TEXT:
** START **

43 . . . the law will impute knowledge to a taxpayer who, in circumstances that dictate or strongly suggest that an inquiry should be made with respect to his or her tax situation, refuses or fails to commence such an inquiry without proper justification.

[27]        It has been held that in drawing the line between “ordinary” negligence or neglect and “gross” negligence, a number of factors have to be considered:

(a)     the magnitude of the omission in relation to the income declared,

(b)     the opportunity the taxpayer had to detect the error,

(c)      the taxpayer’s education and apparent intelligence,

(d)     genuine effort to comply.

No single factor predominates. Each must be assigned its proper weight in the context of the overall picture that emerges from the evidence (see DeCosta v. The Queen, 2005 TCC 545, at paragraph 11; Bhatti v. The Queen, 2013 TCC 143, at paragraph 24; and McLeod v. The Queen, 2013 TCC 228, at paragraph 14).

[28]        In Torres v. The Queen, 2013 TCC 380, Justice C. Miller conducted a very thorough review of the jurisprudence regarding gross negligence penalties under subsection 163(2) of the Act. He summarized the governing principles to be applied at paragraph 65:

a)         Knowledge of a false statement can be imputed by wilful blindness.

b)         The concept of wilful blindness can be applied to gross negligence penalties pursuant to subsection 163(2) of the Act . . . .

c)         In determining wilful blindness, consideration must be given to the education and experience of the taxpayer.

d)         To find wilful blindness there must be a need or a suspicion for an inquiry.

** END **

PROBLEM TO WORK ON: Extract the stretch of the tax court passage from "(d)     genuine effort" through "by wilful blindness.", word for word.

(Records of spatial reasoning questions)

** START **

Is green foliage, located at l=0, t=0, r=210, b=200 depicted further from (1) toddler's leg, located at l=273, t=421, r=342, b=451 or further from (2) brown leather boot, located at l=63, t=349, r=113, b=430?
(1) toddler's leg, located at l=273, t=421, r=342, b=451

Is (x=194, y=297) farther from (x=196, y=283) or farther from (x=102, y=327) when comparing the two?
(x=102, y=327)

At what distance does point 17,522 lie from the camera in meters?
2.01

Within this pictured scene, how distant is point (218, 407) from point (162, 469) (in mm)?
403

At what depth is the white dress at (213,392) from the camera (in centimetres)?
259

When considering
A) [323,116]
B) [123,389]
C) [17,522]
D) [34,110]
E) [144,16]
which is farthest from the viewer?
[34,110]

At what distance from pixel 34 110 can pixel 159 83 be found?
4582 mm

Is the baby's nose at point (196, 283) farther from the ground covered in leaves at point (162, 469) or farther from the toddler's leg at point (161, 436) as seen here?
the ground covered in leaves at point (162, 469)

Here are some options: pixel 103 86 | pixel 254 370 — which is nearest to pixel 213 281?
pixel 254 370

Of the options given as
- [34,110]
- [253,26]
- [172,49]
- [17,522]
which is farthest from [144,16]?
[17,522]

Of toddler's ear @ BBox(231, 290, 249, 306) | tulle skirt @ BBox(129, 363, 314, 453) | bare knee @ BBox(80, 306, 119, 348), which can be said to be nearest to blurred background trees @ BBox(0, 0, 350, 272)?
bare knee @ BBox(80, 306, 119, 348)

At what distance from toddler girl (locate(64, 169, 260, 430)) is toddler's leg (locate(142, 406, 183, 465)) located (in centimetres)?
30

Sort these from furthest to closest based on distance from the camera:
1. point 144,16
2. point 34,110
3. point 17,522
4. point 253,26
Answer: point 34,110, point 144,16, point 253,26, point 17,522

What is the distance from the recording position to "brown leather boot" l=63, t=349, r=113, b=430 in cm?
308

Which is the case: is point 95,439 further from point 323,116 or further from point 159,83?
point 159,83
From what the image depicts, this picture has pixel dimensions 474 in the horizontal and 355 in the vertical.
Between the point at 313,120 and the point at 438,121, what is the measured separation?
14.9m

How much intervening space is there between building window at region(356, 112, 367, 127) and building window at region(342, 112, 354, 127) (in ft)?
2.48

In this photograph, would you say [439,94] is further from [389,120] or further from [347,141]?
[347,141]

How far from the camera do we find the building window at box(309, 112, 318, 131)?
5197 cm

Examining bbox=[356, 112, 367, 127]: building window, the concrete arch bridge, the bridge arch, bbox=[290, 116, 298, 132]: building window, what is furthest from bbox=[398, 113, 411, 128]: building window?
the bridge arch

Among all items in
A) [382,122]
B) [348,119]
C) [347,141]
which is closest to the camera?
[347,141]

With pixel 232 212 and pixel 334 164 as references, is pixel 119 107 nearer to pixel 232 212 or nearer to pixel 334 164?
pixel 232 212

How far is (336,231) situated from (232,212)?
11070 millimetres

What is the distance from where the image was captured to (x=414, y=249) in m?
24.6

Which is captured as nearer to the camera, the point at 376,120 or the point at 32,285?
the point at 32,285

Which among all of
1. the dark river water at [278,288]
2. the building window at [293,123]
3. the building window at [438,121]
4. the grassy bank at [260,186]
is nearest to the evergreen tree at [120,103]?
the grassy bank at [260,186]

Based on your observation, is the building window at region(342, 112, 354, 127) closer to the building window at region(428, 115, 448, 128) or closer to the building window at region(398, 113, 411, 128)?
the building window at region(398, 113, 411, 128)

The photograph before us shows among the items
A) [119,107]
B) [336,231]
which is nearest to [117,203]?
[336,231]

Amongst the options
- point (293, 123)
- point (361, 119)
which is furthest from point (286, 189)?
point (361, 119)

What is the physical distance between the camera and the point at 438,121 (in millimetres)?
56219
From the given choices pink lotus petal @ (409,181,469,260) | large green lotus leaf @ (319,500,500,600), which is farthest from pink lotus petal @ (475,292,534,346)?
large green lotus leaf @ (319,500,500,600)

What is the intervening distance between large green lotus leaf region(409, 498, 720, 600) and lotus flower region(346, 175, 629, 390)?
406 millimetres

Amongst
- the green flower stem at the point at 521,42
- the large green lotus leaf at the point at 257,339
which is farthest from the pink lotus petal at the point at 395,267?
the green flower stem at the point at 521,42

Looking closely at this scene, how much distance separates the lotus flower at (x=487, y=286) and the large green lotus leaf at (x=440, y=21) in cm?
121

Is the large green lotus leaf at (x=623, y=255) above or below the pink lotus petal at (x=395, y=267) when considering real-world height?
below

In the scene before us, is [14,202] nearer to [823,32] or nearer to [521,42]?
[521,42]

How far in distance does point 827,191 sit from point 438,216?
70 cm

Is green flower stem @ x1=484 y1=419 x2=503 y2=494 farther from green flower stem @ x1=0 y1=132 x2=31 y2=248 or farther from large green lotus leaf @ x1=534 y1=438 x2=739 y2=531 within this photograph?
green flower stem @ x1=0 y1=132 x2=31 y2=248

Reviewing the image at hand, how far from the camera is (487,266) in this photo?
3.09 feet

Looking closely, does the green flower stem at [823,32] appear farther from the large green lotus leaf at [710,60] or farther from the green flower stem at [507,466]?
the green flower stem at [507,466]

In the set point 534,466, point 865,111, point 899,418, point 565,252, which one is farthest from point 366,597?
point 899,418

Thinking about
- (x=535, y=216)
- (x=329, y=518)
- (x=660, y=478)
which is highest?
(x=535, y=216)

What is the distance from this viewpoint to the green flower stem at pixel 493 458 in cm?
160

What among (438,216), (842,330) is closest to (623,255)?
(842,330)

** END **

RESULT:
(d)     genuine effort to comply.

No single factor predominates. Each must be assigned its proper weight in the context of the overall picture that emerges from the evidence (see DeCosta v. The Queen, 2005 TCC 545, at paragraph 11; Bhatti v. The Queen, 2013 TCC 143, at paragraph 24; and McLeod v. The Queen, 2013 TCC 228, at paragraph 14).

[28]        In Torres v. The Queen, 2013 TCC 380, Justice C. Miller conducted a very thorough review of the jurisprudence regarding gross negligence penalties under subsection 163(2) of the Act. He summarized the governing principles to be applied at paragraph 65:

a)         Knowledge of a false statement can be imputed by wilful blindness.